But what about the horrible smell? I was having no luck finding it. I spoke with the homeowner about it, but he could offer no good clues. In fact, we didn't speak the same language, so it was
very difficult to talk to him at all. I remember that we spent fifteen minutes as he struggled to get across the idea that perhaps it was the mother raccoon's afterbirth that was causing the odor - a ridiculous notion, given the strength of the smell, but even more
ridiculous to try to convey in Spanish, while I spoke only English.
I went back into the ceiling and I noticed that much of the duct work in the attic had been torn open. I wondered if a raccoon had crawled through the ducts. I continued to search and sniff around,
when suddenly I stuck my head into one of the ducts, and the odor was horrible, even through my mask. I knew that the raccoon had to be inside. I looked around and noticed that this duct came directly out of the air handler. There was no access to the air handler
from the attic, so I went back into the house, and motioned that the animal was inside the air handler.
I got permission to cut it open, so I got my knife and cut an opening in the air handler, and sure enough, therein lay the dead and rotting raccoon.
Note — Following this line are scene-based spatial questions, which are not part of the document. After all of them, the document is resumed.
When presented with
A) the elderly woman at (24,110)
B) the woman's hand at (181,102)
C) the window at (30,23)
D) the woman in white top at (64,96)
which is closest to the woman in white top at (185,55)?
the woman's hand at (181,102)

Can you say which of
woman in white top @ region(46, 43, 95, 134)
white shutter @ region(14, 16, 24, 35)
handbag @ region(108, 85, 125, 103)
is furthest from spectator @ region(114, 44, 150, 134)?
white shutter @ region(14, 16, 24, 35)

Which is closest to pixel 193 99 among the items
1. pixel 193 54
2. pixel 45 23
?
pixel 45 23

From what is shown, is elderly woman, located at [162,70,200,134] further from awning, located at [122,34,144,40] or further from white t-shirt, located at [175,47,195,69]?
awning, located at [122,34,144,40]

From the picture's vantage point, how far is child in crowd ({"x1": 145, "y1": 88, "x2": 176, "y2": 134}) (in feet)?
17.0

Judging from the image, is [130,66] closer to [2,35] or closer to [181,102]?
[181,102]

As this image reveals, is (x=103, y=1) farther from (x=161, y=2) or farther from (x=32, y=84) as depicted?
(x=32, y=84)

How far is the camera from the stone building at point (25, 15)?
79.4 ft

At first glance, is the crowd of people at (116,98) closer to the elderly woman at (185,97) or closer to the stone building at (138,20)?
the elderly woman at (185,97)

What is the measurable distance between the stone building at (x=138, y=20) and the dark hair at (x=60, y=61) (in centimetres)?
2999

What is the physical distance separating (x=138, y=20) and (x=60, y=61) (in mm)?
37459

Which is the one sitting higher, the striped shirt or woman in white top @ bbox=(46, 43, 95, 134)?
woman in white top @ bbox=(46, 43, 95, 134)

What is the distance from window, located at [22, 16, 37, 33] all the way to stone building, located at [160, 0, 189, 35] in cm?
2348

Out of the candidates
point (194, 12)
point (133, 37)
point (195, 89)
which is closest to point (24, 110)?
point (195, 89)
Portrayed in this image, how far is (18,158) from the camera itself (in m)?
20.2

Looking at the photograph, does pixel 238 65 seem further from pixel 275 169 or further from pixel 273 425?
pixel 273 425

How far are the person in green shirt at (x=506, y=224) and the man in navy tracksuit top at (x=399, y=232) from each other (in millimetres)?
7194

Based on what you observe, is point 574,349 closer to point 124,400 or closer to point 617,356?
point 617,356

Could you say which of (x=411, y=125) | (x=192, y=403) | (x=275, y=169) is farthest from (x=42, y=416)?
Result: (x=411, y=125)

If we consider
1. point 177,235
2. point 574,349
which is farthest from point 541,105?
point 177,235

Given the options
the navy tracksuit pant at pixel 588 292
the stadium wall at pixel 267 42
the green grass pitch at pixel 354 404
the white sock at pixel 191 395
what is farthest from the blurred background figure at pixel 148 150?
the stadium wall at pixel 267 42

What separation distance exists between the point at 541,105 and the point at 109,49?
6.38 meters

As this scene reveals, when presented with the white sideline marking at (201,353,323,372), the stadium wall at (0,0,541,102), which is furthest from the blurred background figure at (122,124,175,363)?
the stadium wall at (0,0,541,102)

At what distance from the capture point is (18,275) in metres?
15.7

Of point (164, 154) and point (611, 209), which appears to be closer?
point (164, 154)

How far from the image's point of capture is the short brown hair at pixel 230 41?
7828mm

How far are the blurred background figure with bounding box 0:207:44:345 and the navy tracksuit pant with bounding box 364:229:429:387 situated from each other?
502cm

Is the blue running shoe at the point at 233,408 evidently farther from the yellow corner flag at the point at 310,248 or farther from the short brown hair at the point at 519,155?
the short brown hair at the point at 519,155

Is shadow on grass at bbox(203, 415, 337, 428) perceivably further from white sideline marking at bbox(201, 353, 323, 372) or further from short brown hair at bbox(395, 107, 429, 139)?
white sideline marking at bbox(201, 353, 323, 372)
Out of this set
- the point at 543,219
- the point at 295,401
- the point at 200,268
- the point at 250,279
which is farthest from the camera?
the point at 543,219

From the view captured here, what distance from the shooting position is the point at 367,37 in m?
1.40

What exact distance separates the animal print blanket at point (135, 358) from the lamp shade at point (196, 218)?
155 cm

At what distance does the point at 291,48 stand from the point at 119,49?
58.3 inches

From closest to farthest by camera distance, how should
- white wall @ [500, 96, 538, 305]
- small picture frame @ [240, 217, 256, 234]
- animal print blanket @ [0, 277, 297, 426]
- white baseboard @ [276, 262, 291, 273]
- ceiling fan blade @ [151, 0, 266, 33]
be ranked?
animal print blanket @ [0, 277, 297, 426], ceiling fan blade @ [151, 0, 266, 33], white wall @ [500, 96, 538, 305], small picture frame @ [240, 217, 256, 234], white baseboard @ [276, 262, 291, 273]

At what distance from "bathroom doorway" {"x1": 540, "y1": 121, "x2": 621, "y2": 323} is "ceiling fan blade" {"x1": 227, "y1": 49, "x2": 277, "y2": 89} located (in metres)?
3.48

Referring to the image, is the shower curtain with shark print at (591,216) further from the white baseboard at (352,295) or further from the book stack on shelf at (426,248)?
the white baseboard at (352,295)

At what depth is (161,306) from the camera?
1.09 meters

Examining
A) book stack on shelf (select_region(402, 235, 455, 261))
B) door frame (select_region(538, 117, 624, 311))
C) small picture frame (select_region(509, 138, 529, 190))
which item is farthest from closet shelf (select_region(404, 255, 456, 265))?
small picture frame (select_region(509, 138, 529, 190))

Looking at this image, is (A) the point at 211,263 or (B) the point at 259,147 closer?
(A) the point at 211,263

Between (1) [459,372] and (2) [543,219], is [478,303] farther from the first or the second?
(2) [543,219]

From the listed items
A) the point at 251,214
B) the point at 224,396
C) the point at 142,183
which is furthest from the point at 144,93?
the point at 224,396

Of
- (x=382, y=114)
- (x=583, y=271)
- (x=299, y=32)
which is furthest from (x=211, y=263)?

I believe
that it became electrified and died on the coils inside the air handler. As I removed it, all sorts of sparks flew. It was dangerous, but I did not get shocked. I borrowed some sort of gripping tongs from the man, and pulled out the raccoon, as showed in the above
photo. I removed all of the spare bits and pieces, and bagged it all and sprayed the area and fixed the air handler.
The owner of the home was incredibly grateful. It had taken about an hour and a half. In addition to paying me my $40 fee, he gave me some of his
native Cuban raisin wine. It was almost as ghastly as the smell of the dead raccoon. Still, I was proud of a job well done, and I brought the little raccoons to the rehabber, and everyone was happy foreverafter.